The Genetics of Social Behavior in Mice: Implications for Autism Spectrum Disorders

Background: Varying in presentation and severity of symptoms, autism spectrum disorders (ASD) are likely influenced by a combination of genetic and environmental factors. Despite decades of research and evidence of a strong genetic component, to date little is known about their etiology. As with Huntington's, schizophrenia and Alzheimer's, mouse models may play a critical role in helping us understand the etiology of ASD and develop more effective therapies. Through careful behavioral analyses most of the core characteristics of ASD (i.e., impairments in social interaction, restlessness and distraction, difficulty with language, repetitive and stereotyped motor behaviors) can be modeled in mice. One of the defining characteristics of ASD, impaired social interaction, can be easily studied in mice. Some inbred strains (e.g., BTBR T+ tf/J (BTBR), A/J, BALB/cBy) display lowered sociability compared to others (e.g., C57BL/6J (B6), FVB/NJ (FVB)) and thus are selected for further genetic analysis.

Objectives: Our laboratory is investigating the role of genetics in impaired social behavior in A/J and BTBR inbred strains. The objective of our current research is to examine the role of genetics in sociability in mice. Ultimately, we want to understand the biology of social behavior and how we can develop appropriate therapeutic interventions for ASD.

Methods: We measured sociability through a social approach assay. In one study we examined social behavior in a set of chromosome substitution strains developed by crossing B6 and A/J. The effects of each chromosome from the A/J strain are studied in isolation, while maintaining the remainder of the genetic background as B6. Although these strains do not reveal individual genes, they do implicate the gene set from specific chromosomes, which can then be studied further by microarray and recombinant analyses. We also examined these strains in anxiety and activity assays (open field, zero maze). This way we can separate genetic regions unique to sociability from those related to activity and/or anxiety. Thus, the degree to which activity and anxiety contribute to social behavior is assayed.

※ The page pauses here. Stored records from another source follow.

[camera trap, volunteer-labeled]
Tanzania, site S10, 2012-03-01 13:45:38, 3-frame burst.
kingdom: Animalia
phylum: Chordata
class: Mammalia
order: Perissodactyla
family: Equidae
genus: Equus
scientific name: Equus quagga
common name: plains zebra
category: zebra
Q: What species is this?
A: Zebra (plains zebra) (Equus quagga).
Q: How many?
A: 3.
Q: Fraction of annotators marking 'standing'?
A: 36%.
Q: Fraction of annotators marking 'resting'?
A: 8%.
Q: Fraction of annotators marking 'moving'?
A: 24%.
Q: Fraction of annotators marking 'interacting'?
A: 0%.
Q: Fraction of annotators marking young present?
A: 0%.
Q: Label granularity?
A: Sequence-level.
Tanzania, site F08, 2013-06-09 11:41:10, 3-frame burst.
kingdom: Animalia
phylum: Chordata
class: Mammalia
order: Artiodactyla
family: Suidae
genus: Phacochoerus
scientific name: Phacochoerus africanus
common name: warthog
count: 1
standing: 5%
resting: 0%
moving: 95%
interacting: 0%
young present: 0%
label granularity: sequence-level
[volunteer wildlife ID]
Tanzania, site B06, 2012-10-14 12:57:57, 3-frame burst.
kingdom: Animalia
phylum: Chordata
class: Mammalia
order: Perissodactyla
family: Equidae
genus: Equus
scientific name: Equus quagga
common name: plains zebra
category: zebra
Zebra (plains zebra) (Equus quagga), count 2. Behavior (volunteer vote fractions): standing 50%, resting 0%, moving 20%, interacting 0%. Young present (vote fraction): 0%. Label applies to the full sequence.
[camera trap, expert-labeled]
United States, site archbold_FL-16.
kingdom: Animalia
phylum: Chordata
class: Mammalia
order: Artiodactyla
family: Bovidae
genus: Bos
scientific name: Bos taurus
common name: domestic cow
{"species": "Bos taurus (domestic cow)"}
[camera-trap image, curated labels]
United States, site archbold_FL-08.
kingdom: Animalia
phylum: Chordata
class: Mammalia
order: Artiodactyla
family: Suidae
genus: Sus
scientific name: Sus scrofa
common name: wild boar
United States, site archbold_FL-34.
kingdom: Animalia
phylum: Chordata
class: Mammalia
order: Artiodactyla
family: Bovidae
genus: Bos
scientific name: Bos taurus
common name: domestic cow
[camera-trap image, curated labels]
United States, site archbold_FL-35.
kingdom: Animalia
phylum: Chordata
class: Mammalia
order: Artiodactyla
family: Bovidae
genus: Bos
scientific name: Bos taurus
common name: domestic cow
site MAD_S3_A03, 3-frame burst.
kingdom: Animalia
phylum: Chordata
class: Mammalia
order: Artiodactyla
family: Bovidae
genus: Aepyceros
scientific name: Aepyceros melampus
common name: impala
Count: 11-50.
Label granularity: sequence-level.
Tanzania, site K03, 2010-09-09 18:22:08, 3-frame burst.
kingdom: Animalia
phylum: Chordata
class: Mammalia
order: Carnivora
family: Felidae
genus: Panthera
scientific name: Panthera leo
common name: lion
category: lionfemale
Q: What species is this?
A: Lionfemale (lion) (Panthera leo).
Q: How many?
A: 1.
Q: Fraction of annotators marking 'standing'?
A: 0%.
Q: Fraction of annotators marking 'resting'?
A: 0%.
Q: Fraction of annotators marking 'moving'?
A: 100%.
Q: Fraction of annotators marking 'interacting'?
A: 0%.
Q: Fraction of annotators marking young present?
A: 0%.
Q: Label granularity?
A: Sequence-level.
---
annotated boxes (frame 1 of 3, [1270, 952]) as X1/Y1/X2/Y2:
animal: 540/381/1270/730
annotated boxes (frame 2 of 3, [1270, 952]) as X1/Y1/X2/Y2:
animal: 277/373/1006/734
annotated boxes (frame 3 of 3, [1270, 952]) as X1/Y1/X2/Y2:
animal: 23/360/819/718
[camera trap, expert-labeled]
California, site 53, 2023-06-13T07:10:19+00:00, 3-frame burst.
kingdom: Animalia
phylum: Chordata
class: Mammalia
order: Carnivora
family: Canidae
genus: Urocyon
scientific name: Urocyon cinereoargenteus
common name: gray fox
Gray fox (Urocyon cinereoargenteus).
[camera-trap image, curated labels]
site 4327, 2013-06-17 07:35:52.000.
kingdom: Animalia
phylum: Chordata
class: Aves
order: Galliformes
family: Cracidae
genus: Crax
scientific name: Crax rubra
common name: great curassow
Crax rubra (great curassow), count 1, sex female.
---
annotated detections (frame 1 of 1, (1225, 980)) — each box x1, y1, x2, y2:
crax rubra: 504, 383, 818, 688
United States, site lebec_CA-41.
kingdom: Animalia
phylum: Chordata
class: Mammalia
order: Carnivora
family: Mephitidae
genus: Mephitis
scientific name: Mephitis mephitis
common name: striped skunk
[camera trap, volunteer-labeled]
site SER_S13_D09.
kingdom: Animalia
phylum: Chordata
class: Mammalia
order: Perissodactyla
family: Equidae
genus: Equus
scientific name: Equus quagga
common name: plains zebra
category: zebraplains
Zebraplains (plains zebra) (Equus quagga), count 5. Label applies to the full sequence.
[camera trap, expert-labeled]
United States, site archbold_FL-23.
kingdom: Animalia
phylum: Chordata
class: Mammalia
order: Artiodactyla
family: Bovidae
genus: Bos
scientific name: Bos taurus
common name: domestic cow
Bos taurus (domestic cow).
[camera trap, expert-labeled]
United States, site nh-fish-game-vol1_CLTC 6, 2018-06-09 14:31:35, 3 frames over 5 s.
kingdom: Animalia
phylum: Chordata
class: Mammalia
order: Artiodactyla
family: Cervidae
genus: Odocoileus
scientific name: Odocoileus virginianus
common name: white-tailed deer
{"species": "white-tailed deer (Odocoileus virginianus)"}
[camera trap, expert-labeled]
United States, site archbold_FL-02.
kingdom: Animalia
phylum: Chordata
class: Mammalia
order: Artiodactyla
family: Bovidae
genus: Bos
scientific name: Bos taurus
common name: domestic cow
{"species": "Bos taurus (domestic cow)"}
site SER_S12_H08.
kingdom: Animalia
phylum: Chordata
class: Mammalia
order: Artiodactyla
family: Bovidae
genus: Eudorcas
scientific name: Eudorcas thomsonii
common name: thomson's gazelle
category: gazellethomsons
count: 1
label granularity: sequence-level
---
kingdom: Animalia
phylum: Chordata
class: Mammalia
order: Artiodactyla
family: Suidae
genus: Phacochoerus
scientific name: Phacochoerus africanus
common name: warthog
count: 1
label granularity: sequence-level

In another series of studies, we generated a small F2 population between BTBR and FVB strains and examined sociability and neuroanatomy. This study examines both the genetics of social behavior and related neurobiological markers.

Results: The consomic study indicates that a large number of chromosomes are involved in social behavior in mice. Some of these chromosomes are also involved in activity and anxiety-related behaviors. However, a few chromosomes appear to be uniquely involved in social behavior. The behavioral analyses of the F2 mice illustrate a wider range of sociability in this population than in either of the parental strains, as well as, a small but significant correlation between sociability and corpus callosum size. Additional genetic and neuroanatomical analyses are ongoing.

Conclusions: Inbred strains of mice are an important tool for elucidating the genetics underlying impairments in social interaction. Our studies illustrate that many genetic regions are linked to social behavior in mice. These regions must be studied in more detail to establish specific genes involved in social behavior and ultimately ASD.